3.4. Appare opportuno inoltre rammentare che questa Corte si è pronunciata in tema di espropriazione per la realizzazione degli interventi di cui al titolo VIII della L. n. 219 del 1981, per effetto della sentenza della Corte costituzionale n. 24 del 2009, che ha dichiarato l’illegittimità costituzionale del D.L. n. 300 del 2006, art. 3, comma 3, convertito in L. n. 17 del 2007, ai sensi del quale i verbali di concordamento dell’indennità di espropriazione e di rinuncia a qualunque pretesa connessa alla procedura di esproprio conservano la loro efficacia “indipendentemente dall’emanazione del decreto di espropriazione”; a tal riguardo è stato affermato che l’accordo raggiunto tra l’espropriante e il proprietario deve ritenersi totalmente inefficace, anche relativamente all’indennità di occupazione legittima, con la conseguenza che alla domanda proposta dal proprietario di un immobile irreversibilmente trasformato e diretta al pagamento dell’indennità per il periodo di legittima occupazione non può opporsi la pretesa rinunzia al suo pagamento contenuta in un verbale di concordamento delle indennità di espropriazione, ove detto verbale sia divenuto inefficace per la tardiva emissione del decreto di esproprio (Sez.
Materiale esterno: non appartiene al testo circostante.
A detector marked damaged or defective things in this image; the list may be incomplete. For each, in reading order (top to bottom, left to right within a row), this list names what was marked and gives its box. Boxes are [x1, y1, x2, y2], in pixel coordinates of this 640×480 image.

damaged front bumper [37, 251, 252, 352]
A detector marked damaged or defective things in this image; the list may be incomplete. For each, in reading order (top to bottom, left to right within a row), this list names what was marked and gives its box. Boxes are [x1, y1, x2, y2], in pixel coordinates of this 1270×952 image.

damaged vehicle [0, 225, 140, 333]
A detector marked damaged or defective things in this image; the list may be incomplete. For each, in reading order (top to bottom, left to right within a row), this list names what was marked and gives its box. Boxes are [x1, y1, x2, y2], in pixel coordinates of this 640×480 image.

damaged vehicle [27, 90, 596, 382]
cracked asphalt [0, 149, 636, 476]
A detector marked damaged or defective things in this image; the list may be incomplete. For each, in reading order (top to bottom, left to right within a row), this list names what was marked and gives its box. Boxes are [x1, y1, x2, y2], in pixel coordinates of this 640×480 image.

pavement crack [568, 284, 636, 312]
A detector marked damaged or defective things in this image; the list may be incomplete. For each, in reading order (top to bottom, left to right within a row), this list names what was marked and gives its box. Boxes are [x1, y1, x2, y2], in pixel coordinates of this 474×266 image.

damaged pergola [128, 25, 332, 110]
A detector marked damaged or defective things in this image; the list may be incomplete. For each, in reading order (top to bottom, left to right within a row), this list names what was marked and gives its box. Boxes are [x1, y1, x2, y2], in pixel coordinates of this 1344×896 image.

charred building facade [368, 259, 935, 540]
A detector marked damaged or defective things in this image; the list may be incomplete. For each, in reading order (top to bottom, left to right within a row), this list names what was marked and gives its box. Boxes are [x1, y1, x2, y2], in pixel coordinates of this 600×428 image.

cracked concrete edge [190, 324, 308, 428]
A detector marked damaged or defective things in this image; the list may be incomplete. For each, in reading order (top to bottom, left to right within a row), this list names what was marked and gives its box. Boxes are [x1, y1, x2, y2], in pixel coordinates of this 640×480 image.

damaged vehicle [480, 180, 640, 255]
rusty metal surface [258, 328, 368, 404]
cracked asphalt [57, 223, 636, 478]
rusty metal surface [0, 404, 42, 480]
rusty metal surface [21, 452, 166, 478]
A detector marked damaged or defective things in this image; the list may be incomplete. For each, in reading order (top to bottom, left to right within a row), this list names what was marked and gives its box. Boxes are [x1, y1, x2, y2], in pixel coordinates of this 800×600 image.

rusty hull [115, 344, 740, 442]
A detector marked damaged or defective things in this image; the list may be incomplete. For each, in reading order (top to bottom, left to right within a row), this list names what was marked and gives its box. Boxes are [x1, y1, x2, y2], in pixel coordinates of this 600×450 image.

U, n. 7035 del 24/03/2009, Rv. 607258 – 01).

In tale pronuncia il Supremo Consesso nomofilattico ebbe modo di osservare che la chiarissima portata demolitoria del dispositivo della decisione 24/2009 della Corte Costituzionale, trovava antecedente logico giuridico insuperabile nella parte motiva della stessa decisione, che costituiva elemento centrale per ricostruire secundum constitutionem il quadro normativo residuato, secondo il quale l’intero assetto negoziale determinante le indennità dovute dall’espropriante ed accettate, con rinunzia a maggiori pretese, dall’espropriato in sede di “concordamento” diveniva inefficace con il venir meno della condizione concordemente assunta a presupposto dell’accordo, costituita dal tempestivo intervento del decreto di esproprio.

Era poi da escludere la pretesa indifferenza della questione della spettanza della indennità di occupazione legittima rispetto alla sorte del verbale di concordamento dopo il dissolvimento, irreversibile, del suo presupposto esplicito (il decreto di esproprio): non poteva infatti predicarsi una sorta di autonoma capacità di resistenza del diritto all’indennità di occupazione legittima sol perchè ex lege e comunque dovuta, qualsiasi esito assuma il procedimento espropriativo, dato che la pretesa a detta indennità “autonoma” trova ostacolo nel suo volontario coinvolgimento nell’assetto transattivo – abdicativo del negozio.

4. Con il secondo motivo di ricorso incidentale, proposto ex art. 360 c.p.c., n. 3, il ricorrente incidentale B. denuncia violazione o falsa applicazione di legge in relazione al D.P.R. n. 327 del 2001, artt. 50 e 40 e alla sentenza della Corte Costituzionalen. 181/2011.

4.1. Il ricorrente lamenta che non era stato tenuto conto del fatto che l’accordo concluso dal B. in data 5/12/2008 era stato raggiunto nel vigore del regime del valore agricolo medio, poi caducato dalla Consulta con la sentenza n. 181 del 2011 e quindi con riferimento ad un sistema normativo incostituzionale e sul presupposto della sua conformità a tale sistema, anche a prescindere dal tema affrontato dalla Corte di appello circa la mancata emanazione del decreto di esproprio.

4.2. La censura resta assorbita dall’accoglimento del quarto e quinto motivo ut supra.

5. La sentenza impugnata, in accoglimento del 4 e 5 motivo di ricorso incidentale, deve essere cassata con rinvio, anche a questo proposito, oltre che per quanto disposto in punto giurisdizione dalle Sezioni Unite di questa Corte, con sentenza 5643/2019, alla Corte di appello di Napoli, in diversa composizione, anche per le spese del giudizio di legittimità.

P.Q.M.

La Corte accoglie il quarto e quinto motivo di ricorso incidentale, respinti il terzo e assorbito il secondo, cassa la sentenza impugnata in relazione ai motivi accolti e rinvia alla Corte di appello di Napoli, in diversa composizione, anche per le spese del giudizio di legittimità.

Così deciso in Roma, nella camera di consiglio della Prima Sezione civile, il 11 giugno 2019.